* **Your objective**
Retype each entry below exactly as it stands.

-- start --

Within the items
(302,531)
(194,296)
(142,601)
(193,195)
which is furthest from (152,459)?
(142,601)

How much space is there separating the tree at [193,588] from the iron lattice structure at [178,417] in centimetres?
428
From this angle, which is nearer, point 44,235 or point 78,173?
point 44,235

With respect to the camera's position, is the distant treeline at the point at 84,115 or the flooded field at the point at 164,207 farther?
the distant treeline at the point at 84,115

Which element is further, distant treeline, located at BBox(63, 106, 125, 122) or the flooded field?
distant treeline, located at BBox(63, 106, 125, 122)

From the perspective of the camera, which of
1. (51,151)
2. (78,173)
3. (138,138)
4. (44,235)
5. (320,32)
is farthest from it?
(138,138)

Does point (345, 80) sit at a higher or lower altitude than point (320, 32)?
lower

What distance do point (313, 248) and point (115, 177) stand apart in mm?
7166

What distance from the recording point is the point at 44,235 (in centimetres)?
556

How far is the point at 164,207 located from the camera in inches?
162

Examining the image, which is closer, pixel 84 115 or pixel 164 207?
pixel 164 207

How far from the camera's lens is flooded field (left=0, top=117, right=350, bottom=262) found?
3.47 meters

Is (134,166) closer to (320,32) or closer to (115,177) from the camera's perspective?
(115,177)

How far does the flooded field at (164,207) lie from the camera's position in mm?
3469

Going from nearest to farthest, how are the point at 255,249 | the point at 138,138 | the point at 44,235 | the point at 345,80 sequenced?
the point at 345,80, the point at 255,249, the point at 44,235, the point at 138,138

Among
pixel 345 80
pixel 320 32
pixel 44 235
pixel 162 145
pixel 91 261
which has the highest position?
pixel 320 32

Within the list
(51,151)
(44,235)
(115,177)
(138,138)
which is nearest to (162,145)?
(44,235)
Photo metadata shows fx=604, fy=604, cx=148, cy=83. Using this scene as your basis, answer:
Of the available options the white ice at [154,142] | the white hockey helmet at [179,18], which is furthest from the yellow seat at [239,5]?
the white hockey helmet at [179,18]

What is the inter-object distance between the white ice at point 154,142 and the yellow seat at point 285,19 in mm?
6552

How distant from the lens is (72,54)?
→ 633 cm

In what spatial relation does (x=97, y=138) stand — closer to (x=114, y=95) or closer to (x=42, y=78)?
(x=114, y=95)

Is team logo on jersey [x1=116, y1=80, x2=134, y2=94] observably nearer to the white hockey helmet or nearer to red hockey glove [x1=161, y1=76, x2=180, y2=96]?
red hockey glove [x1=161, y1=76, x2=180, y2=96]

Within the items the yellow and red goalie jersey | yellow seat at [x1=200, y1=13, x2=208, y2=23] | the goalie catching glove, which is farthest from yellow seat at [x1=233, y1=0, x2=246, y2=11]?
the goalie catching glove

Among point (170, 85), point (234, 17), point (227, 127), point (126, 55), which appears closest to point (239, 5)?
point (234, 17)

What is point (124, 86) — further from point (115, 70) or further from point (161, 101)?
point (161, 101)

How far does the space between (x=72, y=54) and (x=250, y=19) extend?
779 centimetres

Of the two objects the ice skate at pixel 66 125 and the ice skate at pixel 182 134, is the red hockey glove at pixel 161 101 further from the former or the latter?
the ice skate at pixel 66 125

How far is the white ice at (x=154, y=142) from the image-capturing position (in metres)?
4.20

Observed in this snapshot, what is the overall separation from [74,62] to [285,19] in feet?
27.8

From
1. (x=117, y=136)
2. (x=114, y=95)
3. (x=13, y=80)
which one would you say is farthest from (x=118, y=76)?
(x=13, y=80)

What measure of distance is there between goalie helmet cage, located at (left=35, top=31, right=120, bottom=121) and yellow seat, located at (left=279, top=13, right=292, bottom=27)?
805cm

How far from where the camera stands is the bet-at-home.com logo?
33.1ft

-- end --

* **Result below**
Within the items
(302,531)
(194,296)
(142,601)
(193,195)
which is furthest from (152,459)?
(142,601)

How much space is there separating the tree at [193,588] from the iron lattice structure at [178,417] in centimetres?
428
From this angle, which is nearer, point 44,235 or point 78,173?
point 44,235

With respect to the camera's position, is the distant treeline at the point at 84,115 or the flooded field at the point at 164,207 farther?
the distant treeline at the point at 84,115

Which element is further, distant treeline, located at BBox(63, 106, 125, 122) or the flooded field?
distant treeline, located at BBox(63, 106, 125, 122)

From the perspective of the camera, which of
1. (51,151)
2. (78,173)
3. (138,138)
4. (44,235)
5. (320,32)
is farthest from it?
(138,138)

Does point (345, 80) sit at a higher or lower altitude than point (320, 32)?
lower

What distance do point (313, 248) and point (115, 177) stand apart in mm?
7166

What distance from the recording point is the point at 44,235 (in centimetres)?
556

How far is the point at 164,207 located from the camera in inches?
162

Examining the image, which is closer, pixel 84 115 or pixel 164 207?
pixel 164 207

How far from the camera's lens is flooded field (left=0, top=117, right=350, bottom=262) found?
3.47 meters

Is (134,166) closer to (320,32) or closer to (115,177) from the camera's perspective?
(115,177)

How far does the flooded field at (164,207) lie from the camera's position in mm?
3469

Going from nearest to farthest, how are the point at 255,249 | the point at 138,138 | the point at 44,235 | the point at 345,80 sequenced?
the point at 345,80, the point at 255,249, the point at 44,235, the point at 138,138

Among
pixel 345 80
pixel 320 32
pixel 44 235
pixel 162 145
pixel 91 261
which has the highest position?
pixel 320 32

Within the list
(51,151)
(44,235)
(115,177)
(138,138)
which is nearest to (162,145)?
(44,235)
Photo metadata shows fx=604, fy=604, cx=148, cy=83. Using this scene as your basis, answer:
Of the available options the white ice at [154,142] | the white hockey helmet at [179,18], which is furthest from the yellow seat at [239,5]?
the white hockey helmet at [179,18]

What is the inter-object distance between the white ice at point 154,142 and the yellow seat at point 285,19 in mm?
6552

How distant from the lens is (72,54)?
→ 633 cm

In what spatial relation does (x=97, y=138) stand — closer to (x=114, y=95) or closer to (x=42, y=78)?
(x=114, y=95)

Is team logo on jersey [x1=116, y1=80, x2=134, y2=94] observably nearer to the white hockey helmet or nearer to red hockey glove [x1=161, y1=76, x2=180, y2=96]?
red hockey glove [x1=161, y1=76, x2=180, y2=96]

Within the items the yellow and red goalie jersey | yellow seat at [x1=200, y1=13, x2=208, y2=23] | the goalie catching glove, which is farthest from yellow seat at [x1=233, y1=0, x2=246, y2=11]?
the goalie catching glove

Among point (170, 85), point (234, 17), point (227, 127), point (126, 55), which appears closest to point (239, 5)?
point (234, 17)

What is point (124, 86) — further from point (115, 70) or further from point (161, 101)?
point (161, 101)

How far does the space between (x=72, y=54) and (x=250, y=19) extend?
779 centimetres

Of the two objects the ice skate at pixel 66 125 and the ice skate at pixel 182 134, is the red hockey glove at pixel 161 101 further from the former or the latter?
the ice skate at pixel 66 125

How far is the white ice at (x=154, y=142) from the image-capturing position (in metres)?
4.20

Observed in this snapshot, what is the overall separation from [74,62] to [285,19] in feet?
27.8

From
1. (x=117, y=136)
2. (x=114, y=95)
3. (x=13, y=80)
which one would you say is farthest from (x=118, y=76)?
(x=13, y=80)

What measure of distance is there between goalie helmet cage, located at (left=35, top=31, right=120, bottom=121) and yellow seat, located at (left=279, top=13, right=292, bottom=27)?
805cm

How far from where the camera stands is the bet-at-home.com logo?
33.1ft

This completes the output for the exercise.